##### Selection #####

Monday's sessions involved a very canny kind of role-play. Like most academics, I hate the idea of white-paper sessions and full-on role play (and Headstart is brilliant at flattering academics by saying they know what they can and can't do with us). Our sessions involve not so much 'playing' at taking on some other personality, but rather performing (in a quasi-Butlerian way, almost) a position. We took as our example one of the Faculties that has really had to agonise over some of these changes, and all took turns at seeing the issues from the perspective of the vice-chancellor, the dean, a head of department, and a member of the teaching staff. Sometimes there would be three or four of us being the v-c, sometimes all but one of us were lecturers. We rehearsed the 'no-holds-barred' meeting where the v-c, dean and head met with the department to answer their queries, and learned how to give straight answers, addressing concerns without adding spin, or patronising the questioner. Antony would occasionally intervene and ask us to do question and answer again, or provoke debate by caricaturing what one of us had said, and even personalising his remarks to a degree. The dramatic high point came when one of the group had to sit in the middle of the room as head, and have the vice-chancellor, the dean and the whole of her department literally shouting at her with demands, questions, needs and desires.
It was at this point that I realised how far the group had come over the course of the year, since as far as I could tell (and I hadn't, it's true, had everyone shouting at me), everyone seemed perfectly cool and fine with this. None of it led to any kind of breakdown or resentment; it had been done as a well-managed intellectual exercise in assembling a range of perspectives.

#####

Exercise aim -> Continue the account of Monday's role-play sessions from its last sentence.

##### Information provided #####

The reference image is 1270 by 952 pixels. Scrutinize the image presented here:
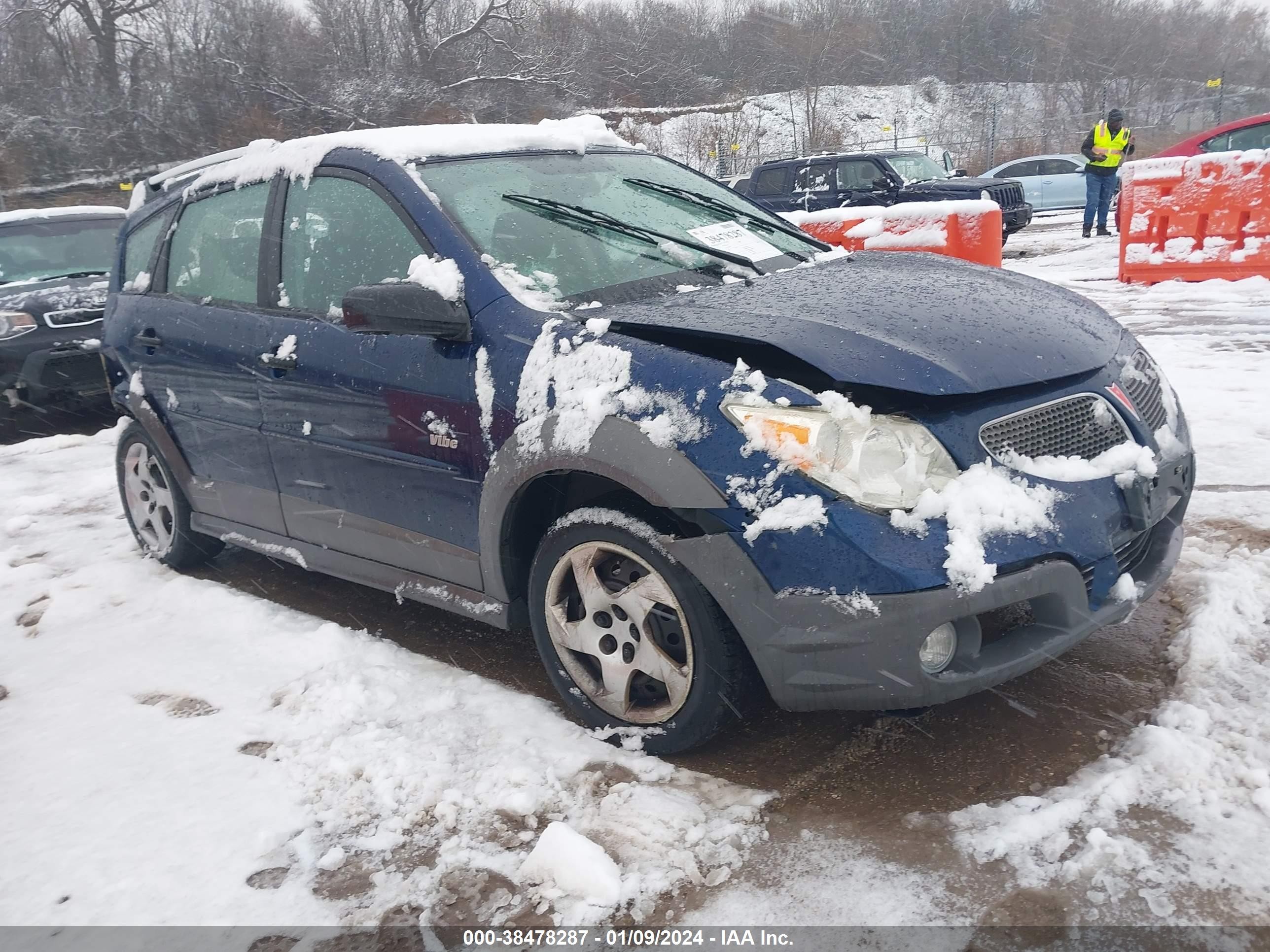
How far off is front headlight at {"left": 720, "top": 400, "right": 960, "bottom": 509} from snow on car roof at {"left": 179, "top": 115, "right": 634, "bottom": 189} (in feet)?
5.58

#####

Response ->
At the end of the day, we were all exhausted, but not, I didn't think, wrung out. I went back to my office, gathered my things and climbed on my bike. It had just started to rain, but not heavily, and I was looking forward to getting home (my son had had his first music exam that afternoon and I was keen to hear how he went, and relieve the friend, his accompanist, who had brought him home; my partner was away in China). Coasting along the brick path, I must have taken the corner awkwardly and skidded on the slippery path. I did the classic thing: put out a hand to steady myself as I fell, and ended up with a sprained wrist, a patch of skin missing from one hand, and a bunch of bruises up and down both legs that are still, four days later, emerging. Some students helped me up and true to form, I reassured them I was fine before sitting down to have a bit of a cry in the rain, half hoping someone I knew would come by, half hoping they wouldn't! I then numbly rode home, fired by adrenaline and desperate for warmth and comfort. There was time enough the next day for the doctor and the x-ray.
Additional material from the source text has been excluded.